Combates prosseguem apesar da trégua no Sudão, à beira da catástrofe humanitária
Bombardeios, tiros e explosões voltaram a sacudir o Sudão nesta segunda-feira (1), apesar da nova trégua, anunciada pelo exército e por paramilitares, deixando a situação humanitária do país africano à beira do colapso, alertou a ONU.
"Aviões de combates sobrevoam" a capital, Cartum, com cinco milhões de habitantes, e em vários bairros são ouvidos explosões e tiros, disseram testemunhas à AFP.
Centenas de pessoas morreram desde que teve início, em 15 de abril, uma guerra pelo poder entre o exército do general Abdel Fatah al Burhan e os paramilitares das Forças de Apoio Rápido (FAR), lideradas pelo general Mohamed Hamdan Daglo.
Desde o início do conflito, foram anunciadas várias tréguas que foram sistematicamente violadas.

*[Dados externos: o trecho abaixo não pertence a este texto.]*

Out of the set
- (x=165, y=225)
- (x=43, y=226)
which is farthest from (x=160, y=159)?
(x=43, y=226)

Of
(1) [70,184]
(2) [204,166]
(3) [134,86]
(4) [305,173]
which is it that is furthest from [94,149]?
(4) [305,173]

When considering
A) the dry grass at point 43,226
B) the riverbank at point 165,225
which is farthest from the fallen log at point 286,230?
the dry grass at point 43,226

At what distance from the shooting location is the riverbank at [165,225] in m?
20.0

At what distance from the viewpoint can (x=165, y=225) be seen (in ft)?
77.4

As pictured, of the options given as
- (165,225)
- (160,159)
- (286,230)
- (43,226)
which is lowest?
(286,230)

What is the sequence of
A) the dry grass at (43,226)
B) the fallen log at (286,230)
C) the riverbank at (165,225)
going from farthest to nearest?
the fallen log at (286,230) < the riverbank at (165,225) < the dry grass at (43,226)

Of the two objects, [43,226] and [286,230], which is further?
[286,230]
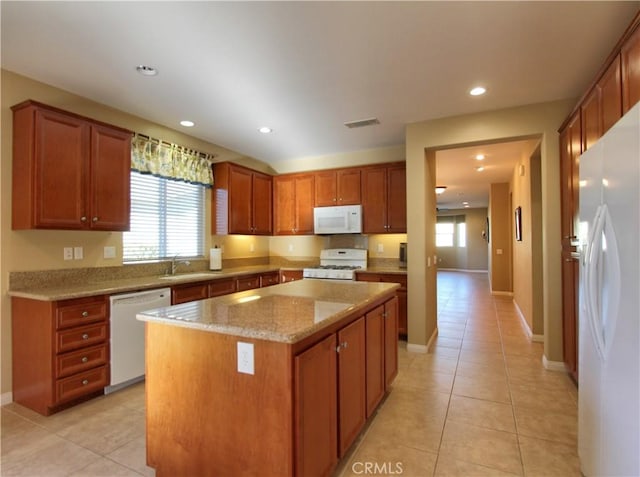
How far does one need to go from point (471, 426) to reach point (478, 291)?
6.47 metres

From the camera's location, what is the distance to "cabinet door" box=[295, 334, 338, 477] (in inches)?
53.5

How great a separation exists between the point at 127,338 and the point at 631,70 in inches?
156

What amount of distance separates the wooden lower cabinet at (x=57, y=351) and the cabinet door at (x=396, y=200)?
340 cm

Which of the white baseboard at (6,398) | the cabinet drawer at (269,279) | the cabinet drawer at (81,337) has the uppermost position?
the cabinet drawer at (269,279)

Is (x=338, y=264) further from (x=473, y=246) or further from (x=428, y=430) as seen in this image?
(x=473, y=246)

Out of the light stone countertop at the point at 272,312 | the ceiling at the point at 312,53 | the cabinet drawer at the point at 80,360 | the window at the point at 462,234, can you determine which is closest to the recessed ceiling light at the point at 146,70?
the ceiling at the point at 312,53

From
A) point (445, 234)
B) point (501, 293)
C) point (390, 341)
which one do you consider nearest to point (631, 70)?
point (390, 341)

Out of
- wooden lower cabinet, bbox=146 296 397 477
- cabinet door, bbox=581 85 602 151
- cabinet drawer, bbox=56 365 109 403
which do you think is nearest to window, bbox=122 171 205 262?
cabinet drawer, bbox=56 365 109 403

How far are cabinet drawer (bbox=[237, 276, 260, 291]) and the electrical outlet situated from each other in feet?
9.07

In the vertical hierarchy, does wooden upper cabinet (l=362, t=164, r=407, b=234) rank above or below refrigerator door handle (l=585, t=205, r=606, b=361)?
above

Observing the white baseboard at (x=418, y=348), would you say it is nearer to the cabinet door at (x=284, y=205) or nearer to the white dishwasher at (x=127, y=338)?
the cabinet door at (x=284, y=205)

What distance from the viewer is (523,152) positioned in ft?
15.9

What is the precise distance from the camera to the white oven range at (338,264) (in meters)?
4.43

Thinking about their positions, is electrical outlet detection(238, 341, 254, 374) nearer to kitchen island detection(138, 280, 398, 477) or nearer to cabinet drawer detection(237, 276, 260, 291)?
kitchen island detection(138, 280, 398, 477)
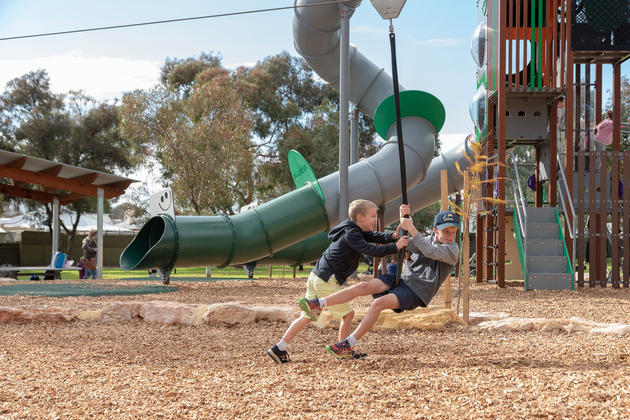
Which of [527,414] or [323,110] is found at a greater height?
[323,110]

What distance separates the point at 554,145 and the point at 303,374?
29.9 ft

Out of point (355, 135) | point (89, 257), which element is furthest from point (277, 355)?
point (89, 257)

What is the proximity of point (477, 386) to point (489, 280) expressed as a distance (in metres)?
9.59

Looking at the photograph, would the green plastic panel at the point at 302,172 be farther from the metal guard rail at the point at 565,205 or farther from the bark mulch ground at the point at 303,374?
the bark mulch ground at the point at 303,374

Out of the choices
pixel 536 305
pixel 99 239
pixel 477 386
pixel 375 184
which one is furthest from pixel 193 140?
pixel 477 386

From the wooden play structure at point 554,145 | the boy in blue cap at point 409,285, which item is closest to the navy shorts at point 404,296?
the boy in blue cap at point 409,285

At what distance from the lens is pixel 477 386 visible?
12.0 feet

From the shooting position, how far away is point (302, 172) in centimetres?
1262

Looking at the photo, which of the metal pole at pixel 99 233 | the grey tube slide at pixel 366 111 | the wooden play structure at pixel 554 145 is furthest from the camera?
the metal pole at pixel 99 233

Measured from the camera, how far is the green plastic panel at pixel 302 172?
39.3 ft

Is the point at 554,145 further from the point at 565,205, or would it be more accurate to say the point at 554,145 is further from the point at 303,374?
the point at 303,374

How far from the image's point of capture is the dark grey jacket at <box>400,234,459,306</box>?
14.8 feet

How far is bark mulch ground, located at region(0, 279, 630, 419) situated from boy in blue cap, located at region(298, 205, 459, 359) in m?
0.30

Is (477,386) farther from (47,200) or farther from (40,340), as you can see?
(47,200)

Segundo especialistas, as tréguas asseguram a manutenção de corredores seguros para a evacuação de estrangeiros e que as negociações, que ocorrem no exterior, continuam.
Mas até agora os dois generais têm se recusado a negociar diretamente.
"A escala e a rapidez com que os eventos se desenvolvem no Sudão (são) sem precedentes", alertou no domingo a ONU, que enviou seu encarregado de assuntos humanitários, Martin Griffiths, à região.
"Estou a caminho (...) para estudar como podemos dar ajuda imediata" aos moradores, declarou Griffiths, que assegurou que "a situação humanitária está chegando ao limite".
O saque maciço a escritórios e armazéns humanitários "esgotou a maior parte de nossos estoques", acrescentou. "Buscamos meios rápidos para entregar e distribuir" suprimentos adicionais, explicou o alto funcionário da ONU em um comunicado.
Neste contexto, o Programa Mundial de Alimentos levantou "imediatamente" a suspensão de suas atividades, que tinha sido determinada após a morte de três funcionários. Esta ajuda é vital em um país onde um terço de seus habitantes sofriam com a fome antes da guerra.
- "Catástrofe" -
A Organização Mundial da Saúde (OMS) afirmou que a crise sanitária no Sudão resultou em uma "catástrofe".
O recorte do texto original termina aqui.